---------- Quoted text
My friend who saw the low-flying plane over Washington last night was kind enough to email his full description of what exactly he witnessed. Note my original item was wrong about the time of the sighting:
As planes were belatedly descending into Ronald Reagan Airport at around 1:15 AM, all of a sudden a big plane appeared over the National Cathedral, banking slightly left and rapidly moving towards Massachusetts Avenue right in the direction towards the White House.
I could see that very clearly, since I was just going to write my daily memo to my editor, and my desk faces West/Northwest on 22nd Street in the direction of Cathedral Heights, on the uppermost (tenth) floor. It's a great view.
The plane descended further and banked to the right approximately over Kalorama, at about 150-200 yards altitude. I had already jumped to my feet and was leaning out the window, when the plane sharply and noisily accelerated, getting beyond my point of view over the rooftop of my building. It was either a Boeing 737 or an Airbus 321, most probably Boeing, and it was flying right over Mass Av/Phillips Collection at that point of time.
--------------------
---------- Records provided
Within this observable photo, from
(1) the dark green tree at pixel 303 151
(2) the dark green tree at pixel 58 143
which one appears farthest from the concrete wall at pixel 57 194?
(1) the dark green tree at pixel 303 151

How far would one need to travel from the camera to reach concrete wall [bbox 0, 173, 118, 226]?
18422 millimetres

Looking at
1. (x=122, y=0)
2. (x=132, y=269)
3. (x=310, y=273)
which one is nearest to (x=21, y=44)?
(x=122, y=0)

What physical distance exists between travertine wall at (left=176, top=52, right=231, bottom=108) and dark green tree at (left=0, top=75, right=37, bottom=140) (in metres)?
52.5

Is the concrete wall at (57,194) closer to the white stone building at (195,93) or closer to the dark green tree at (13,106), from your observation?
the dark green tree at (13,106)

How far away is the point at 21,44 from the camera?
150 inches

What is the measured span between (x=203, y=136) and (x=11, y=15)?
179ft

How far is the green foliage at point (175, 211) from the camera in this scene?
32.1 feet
--------------------
*Problem statement*
Rewrite the stretch of the plane sighting account from "The plane descended" through "point of time.", putting "Georgetown" in place of "Kalorama". These items were drawn from a separate source.

*Written response*
The plane descended further and banked to the right approximately over Georgetown, at about 150-200 yards altitude. I had already jumped to my feet and was leaning out the window, when the plane sharply and noisily accelerated, getting beyond my point of view over the rooftop of my building. It was either a Boeing 737 or an Airbus 321, most probably Boeing, and it was flying right over Mass Av/Phillips Collection at that point of time.